Recorded data —
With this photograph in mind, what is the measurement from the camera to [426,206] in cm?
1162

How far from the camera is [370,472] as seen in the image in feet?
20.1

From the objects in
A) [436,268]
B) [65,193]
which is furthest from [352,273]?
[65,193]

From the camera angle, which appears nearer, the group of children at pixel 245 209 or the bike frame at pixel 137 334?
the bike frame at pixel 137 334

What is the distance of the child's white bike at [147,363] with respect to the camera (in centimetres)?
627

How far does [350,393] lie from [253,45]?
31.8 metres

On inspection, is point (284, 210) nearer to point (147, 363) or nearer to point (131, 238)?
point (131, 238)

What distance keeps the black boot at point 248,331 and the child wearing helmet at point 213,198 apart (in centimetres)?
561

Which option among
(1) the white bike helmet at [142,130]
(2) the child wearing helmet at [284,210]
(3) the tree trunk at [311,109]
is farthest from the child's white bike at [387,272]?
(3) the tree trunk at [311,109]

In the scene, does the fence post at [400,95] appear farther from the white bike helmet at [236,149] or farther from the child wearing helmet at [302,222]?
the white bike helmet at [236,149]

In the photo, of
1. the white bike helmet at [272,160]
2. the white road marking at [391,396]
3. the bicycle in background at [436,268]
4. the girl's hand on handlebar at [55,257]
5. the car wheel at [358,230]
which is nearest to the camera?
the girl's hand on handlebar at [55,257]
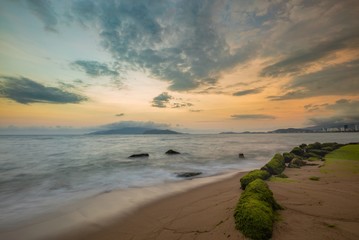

Directive — Rewrite all the records with every "child wearing helmet" changed to "child in a helmet" and nothing else altered. Leave the pictures out of your answer.

Written answer —
With this photograph in mind, what is the measurement from the camera to [426,206] in cm?
1162

How far from the camera is [370,472] as seen in the image in feet?
20.1

From the objects in
A) [436,268]
B) [65,193]
which is furthest from [352,273]?
[65,193]

From the camera angle, which appears nearer, the group of children at pixel 245 209 or the bike frame at pixel 137 334?
the bike frame at pixel 137 334

What is the distance of the child's white bike at [147,363] with respect to the camera (in centimetres)?
627

How far does [350,393] lie from [253,45]?
31.8 metres

On inspection, is point (284, 210) nearer to point (147, 363) or nearer to point (131, 238)?
point (131, 238)

What distance keeps the black boot at point 248,331 and the child in a helmet at point 213,198 apart (in centimetres)?
561

Which option among
(1) the white bike helmet at [142,130]
(2) the child in a helmet at [284,210]
(3) the tree trunk at [311,109]
is farthest from the child's white bike at [387,272]?
(3) the tree trunk at [311,109]

In the scene, does the fence post at [400,95] appear farther from the white bike helmet at [236,149] or farther from the child in a helmet at [302,222]?
the white bike helmet at [236,149]

In the photo, of
1. the white bike helmet at [272,160]
2. the white road marking at [391,396]
3. the bicycle in background at [436,268]
4. the girl's hand on handlebar at [55,257]
5. the car wheel at [358,230]
which is nearest to the camera?
the girl's hand on handlebar at [55,257]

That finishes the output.